El horror lo provocan seres humanos como nosotros, el horror lo sufren personas como nosotros. Somos salvajes como siempre lo fuimos. Somos violentos y terribles, somos lo que fuimos y lo que seremos.
El dolor es fruto de nuestros actos. Es el mismo dolor que padecieron nuestros antepasados hace tres mil años y el que padecerán nuestros descendientes.
De la misma manera que todo está dicho y preguntado desde los tiempos de Homero, también todo está hecho y no hacemos más que repetirlo.
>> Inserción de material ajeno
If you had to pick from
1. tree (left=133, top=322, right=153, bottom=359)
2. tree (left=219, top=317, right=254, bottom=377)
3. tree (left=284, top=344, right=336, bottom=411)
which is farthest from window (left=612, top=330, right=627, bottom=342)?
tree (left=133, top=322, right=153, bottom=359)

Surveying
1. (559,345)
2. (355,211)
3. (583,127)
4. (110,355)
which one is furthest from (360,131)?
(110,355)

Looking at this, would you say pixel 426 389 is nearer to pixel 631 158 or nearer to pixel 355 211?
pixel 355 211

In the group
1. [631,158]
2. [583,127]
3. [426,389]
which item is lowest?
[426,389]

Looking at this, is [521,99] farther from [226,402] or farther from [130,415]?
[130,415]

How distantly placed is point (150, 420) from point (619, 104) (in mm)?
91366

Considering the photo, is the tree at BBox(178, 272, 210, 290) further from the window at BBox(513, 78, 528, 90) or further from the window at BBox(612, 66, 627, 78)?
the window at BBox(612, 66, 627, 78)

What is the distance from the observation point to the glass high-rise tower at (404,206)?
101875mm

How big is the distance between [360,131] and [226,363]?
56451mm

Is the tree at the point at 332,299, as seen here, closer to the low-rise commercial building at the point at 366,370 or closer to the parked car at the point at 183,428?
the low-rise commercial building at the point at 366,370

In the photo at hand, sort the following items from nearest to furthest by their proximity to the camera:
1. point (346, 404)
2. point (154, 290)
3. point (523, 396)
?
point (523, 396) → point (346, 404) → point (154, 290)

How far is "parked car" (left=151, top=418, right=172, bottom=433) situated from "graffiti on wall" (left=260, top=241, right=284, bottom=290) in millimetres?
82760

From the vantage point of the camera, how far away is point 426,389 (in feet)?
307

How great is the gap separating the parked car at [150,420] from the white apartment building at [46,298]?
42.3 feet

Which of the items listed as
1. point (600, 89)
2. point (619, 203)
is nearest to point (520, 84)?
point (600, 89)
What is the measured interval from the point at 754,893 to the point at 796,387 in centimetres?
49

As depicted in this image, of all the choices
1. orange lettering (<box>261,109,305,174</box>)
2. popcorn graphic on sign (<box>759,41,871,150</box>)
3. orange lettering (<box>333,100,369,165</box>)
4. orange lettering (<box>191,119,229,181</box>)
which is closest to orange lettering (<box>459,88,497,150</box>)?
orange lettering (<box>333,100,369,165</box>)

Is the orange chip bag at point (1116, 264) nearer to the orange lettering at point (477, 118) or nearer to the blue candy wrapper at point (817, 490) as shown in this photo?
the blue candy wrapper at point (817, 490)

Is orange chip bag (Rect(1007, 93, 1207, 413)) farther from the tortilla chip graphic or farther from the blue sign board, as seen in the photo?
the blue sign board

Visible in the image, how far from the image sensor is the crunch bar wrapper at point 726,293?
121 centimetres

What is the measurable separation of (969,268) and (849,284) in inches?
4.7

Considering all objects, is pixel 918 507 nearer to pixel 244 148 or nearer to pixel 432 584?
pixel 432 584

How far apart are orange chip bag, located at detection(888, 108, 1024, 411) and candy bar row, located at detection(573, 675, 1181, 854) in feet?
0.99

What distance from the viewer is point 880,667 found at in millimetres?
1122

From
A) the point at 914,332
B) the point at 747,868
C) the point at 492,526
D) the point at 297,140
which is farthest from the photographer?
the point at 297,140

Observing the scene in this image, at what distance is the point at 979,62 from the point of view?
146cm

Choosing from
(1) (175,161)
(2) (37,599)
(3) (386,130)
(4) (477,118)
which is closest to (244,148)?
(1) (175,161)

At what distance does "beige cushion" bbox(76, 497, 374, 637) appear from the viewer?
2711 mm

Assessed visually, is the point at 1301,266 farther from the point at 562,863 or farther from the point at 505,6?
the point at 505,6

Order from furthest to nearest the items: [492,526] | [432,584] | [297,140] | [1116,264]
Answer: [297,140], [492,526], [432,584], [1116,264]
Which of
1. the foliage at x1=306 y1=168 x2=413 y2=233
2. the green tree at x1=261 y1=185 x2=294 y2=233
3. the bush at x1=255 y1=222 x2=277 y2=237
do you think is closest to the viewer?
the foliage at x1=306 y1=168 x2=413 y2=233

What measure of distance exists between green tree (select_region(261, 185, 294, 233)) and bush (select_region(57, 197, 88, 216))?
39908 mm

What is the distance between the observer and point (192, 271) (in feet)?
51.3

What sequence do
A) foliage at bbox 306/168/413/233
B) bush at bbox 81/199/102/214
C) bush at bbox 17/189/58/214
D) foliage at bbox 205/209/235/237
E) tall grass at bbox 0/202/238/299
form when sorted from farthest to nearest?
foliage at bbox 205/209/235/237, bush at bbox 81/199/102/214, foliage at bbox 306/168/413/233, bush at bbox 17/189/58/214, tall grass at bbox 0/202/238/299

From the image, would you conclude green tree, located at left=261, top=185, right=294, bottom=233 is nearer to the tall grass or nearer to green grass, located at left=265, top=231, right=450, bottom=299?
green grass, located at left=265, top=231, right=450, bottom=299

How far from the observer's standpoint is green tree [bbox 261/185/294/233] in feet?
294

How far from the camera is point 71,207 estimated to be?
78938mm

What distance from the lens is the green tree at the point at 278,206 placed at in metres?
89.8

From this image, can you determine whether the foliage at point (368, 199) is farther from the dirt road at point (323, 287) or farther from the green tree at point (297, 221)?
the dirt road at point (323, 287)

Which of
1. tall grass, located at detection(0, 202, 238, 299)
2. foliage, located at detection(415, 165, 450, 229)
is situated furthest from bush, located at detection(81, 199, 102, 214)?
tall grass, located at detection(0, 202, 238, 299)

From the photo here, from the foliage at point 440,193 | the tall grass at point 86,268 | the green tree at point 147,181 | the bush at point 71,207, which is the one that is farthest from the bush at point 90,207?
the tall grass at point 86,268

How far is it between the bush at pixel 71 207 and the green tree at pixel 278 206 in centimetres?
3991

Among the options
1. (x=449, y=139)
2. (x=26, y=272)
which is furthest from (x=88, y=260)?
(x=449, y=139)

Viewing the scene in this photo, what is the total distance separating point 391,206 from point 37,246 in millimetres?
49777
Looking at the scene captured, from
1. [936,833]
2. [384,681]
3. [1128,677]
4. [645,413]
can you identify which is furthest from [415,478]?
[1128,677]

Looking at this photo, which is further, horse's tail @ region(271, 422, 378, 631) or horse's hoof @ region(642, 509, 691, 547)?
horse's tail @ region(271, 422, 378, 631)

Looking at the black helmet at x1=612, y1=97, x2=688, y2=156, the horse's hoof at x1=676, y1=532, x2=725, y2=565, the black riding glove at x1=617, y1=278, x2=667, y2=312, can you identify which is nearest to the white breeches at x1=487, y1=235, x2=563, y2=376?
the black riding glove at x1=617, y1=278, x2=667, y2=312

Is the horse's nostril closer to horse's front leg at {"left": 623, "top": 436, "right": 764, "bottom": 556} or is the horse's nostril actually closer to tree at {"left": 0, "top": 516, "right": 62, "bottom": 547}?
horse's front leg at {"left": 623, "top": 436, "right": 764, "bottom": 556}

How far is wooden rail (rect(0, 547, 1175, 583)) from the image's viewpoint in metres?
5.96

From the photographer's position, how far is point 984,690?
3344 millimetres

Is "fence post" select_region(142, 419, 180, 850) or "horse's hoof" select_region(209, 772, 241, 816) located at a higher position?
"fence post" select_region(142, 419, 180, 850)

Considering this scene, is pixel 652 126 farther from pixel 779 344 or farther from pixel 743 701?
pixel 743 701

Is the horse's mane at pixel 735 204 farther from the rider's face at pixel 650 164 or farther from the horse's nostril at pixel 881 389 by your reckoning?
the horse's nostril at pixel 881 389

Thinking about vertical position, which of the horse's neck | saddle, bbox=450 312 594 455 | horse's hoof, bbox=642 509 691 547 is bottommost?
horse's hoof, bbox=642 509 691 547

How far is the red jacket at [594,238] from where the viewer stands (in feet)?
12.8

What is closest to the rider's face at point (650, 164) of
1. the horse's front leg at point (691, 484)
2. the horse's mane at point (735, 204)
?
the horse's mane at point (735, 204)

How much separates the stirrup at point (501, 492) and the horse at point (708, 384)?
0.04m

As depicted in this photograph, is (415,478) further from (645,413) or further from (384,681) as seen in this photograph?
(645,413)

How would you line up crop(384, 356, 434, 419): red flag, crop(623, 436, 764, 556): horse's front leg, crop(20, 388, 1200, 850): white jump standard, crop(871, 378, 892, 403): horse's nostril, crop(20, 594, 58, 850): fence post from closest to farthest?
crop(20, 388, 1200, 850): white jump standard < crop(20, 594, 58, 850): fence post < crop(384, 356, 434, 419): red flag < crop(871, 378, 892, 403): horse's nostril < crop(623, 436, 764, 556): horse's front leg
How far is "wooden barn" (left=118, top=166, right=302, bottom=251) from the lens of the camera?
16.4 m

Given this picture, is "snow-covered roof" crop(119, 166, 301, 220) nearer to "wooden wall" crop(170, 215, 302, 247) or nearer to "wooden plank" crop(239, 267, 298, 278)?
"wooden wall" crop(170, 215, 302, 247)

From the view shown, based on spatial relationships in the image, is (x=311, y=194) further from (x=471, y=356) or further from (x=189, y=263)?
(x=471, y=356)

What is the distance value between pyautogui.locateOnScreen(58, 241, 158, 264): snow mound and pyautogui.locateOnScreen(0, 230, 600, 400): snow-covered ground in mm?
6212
El horror está dentro de nosotros como lo están también la bondad y la valentía. La civilización no lo ha eliminado, tan solo lo disimula hasta tal punto que cuando lo tenemos frente a nosotros somos capaces de mirar para otro lado.
Hace también miles de años que inventamos el derecho. Es lo único que tenemos para combatir el horror que nos acecha. Es frustrante que la ley y no la propia conciencia sea nuestra única esperanza. La ley y el derecho son el único camino que nos queda. El único lenguaje.
El derecho no hará desaparecer el monstruo con el que compartimos nuestra propia vida pero es el único consenso mediante el cual podremos, poco a poco y algún día, resolver los conflictos que forman y formarán parte de nosotros.
Mientras contemplemos el horror como si no fuera nuestro, mientras no nos enfrentemos a lo que verdaderamente somos no lograremos nada.
Aceptar que tenemos lo mejor y lo peor dentro de nosotros y aceptar que solo un lenguaje que entendamos todos nos ayudará a salir de este laberinto macabro son las dos condiciones necesarias para poder seguir adelante.